VOL31-4
今年 1月17日、三重県長島町で開かれた「長良川救済のためのシンポジウム」に私が出席した時、
村瀬さんから、体調不良で出席できないががんばってほしいという内容のメッセージが届いた。
村瀬さんの体調を心配すると共に、独特の語り口調が聞けなくて残念に思った。
その2か月後の3月15 日、村瀬さんの訃報が届いた。
私と村瀬さんとの付き合いは昭和52年、江田三郎さんが社会党を離党して
社会市民連合(後の社民連)を旗揚げしたとき以来で、30年近くになる。
もともとは労働運動から社会党そして社民連に参加されたが、
なんと言ってもその後半の半生は長良川河口堰訴訟にかけておられた。
長良川河口堰は、1995年、皮肉にも、建設に反対してきたはずの社会党村山総理の下で運用が始まった。
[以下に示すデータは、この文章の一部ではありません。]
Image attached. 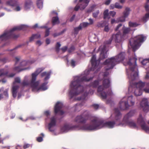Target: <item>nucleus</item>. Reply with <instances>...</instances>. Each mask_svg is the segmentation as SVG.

当時五十嵐建設大臣から野坂建設大臣に代わった直後であった。
建設省にとって巨大公共事業は「生命線」と考え、ありとあらゆる手で反対派を封じ込め、強行して来た。
長良川の河口堰の工事が完成し、もはや反対しても無理という判断であったのか、
野坂建設大臣は建設官僚の言うままに運用を認める決定を下した。
私が長良川河口堰問題に本格的にかかわり始めたのは、民主党として公共事業の見直し、
特にダムや河口堰の見直しにかかわり始めてからだが、
社民連の時代から長良川河口堰のことは村瀬さんからよく聞かされていた。
長良川河口堰は、川辺川ダム、吉野川の可動堰などと同様、水需要の増加を前提に計画された。
その後の時代の変化で水需要は伸びず、前提が崩れたにもかかわらず
巨額の費用を要する建設計画だけが進められてきた。
納税者の立場から見ればまさに“無駄な公共事業”の典型である。
しかし建設省(現国土交通省)の立場やそれにつながる族議員、
さらには地元の土建業者などにとっては、巨額の税金を使う建設自体が目的で、
水需要の変化などどっちでもいいというのが本音。
結局残るのは、環境破壊と巨額の借金。
民主党はこうした公共事業の見直しや工事の中止を求めてきた。
村瀬さんの執念を引き継いで長良川のゲートを開け、
川の水の自然な流れを回復するまでがんばりたい。